Billene said “an operable environment needs to happen” for the services to be restored, including safety guarantees for service workers, NPR reports. She said the federal government is considering “peace talks in the coming weeks.” Tigray forces, however, have accused Ethiopian forces of launching new attacks. Billene said the claims are “a mechanism to deflect” from peace discussions.

Tigray’s government said it would agree to talks “with no preconditions,” which Billene ensured on Aug. 19. However, those talks were abandoned as tensions boiled over on Aug. 24 when gunfire resumed. Both sides blamed the other for the return to conflict.

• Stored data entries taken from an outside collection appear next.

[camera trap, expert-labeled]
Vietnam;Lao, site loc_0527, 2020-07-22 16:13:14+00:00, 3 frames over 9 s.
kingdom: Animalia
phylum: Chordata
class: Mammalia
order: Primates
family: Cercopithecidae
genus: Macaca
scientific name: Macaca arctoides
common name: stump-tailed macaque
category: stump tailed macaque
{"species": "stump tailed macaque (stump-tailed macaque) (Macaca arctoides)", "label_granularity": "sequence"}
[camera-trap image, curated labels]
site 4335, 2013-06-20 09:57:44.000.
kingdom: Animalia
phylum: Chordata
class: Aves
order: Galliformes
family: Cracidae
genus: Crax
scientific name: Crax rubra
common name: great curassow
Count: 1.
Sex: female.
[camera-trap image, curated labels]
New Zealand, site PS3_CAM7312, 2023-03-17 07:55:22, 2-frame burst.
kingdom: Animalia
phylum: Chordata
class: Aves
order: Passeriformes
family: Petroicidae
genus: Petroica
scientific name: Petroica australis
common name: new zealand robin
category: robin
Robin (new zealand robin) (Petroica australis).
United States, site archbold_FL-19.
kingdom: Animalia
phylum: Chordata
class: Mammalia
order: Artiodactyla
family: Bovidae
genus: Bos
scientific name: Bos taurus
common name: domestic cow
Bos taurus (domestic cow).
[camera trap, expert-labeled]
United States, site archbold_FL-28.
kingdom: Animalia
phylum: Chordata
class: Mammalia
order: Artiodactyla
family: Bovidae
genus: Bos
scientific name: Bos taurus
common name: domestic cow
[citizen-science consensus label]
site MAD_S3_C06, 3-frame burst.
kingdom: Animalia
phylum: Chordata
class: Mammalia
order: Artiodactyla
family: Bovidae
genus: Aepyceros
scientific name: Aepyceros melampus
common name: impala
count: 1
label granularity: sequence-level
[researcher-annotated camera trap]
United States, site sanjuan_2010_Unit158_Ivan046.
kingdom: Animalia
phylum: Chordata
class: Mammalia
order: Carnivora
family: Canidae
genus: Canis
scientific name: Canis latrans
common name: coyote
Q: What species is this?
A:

“Leaving aside all the peace options presented by the government, the terrorist group, the TPLF(Tigray People Liberation Front)…launched an attack this morning in the eastern front in Biso Ber, Zobl and Tekulesh directions starting from 5 AM…” the Aug. 24 statement said, adding that with the measure, Tigrayan forces “officially broke the ceasefire.”

However, a few hours before, the Tigray External Affairs Office released a statement accusing the federal government of spending the previous five days “repositioning an offensive front.”

“The enemy, after laying an unprecedented siege to the people of Tigray and committing unimaginable and unforgettable atrocities, and assuming that the people of Tigray, having been severely weakened, can now be finished off through fighting, has intensified the genocidal war on the people of Tigray through its flagrant violation of the cessation of hostilities agreement that had been in place for a few months,” the office wrote.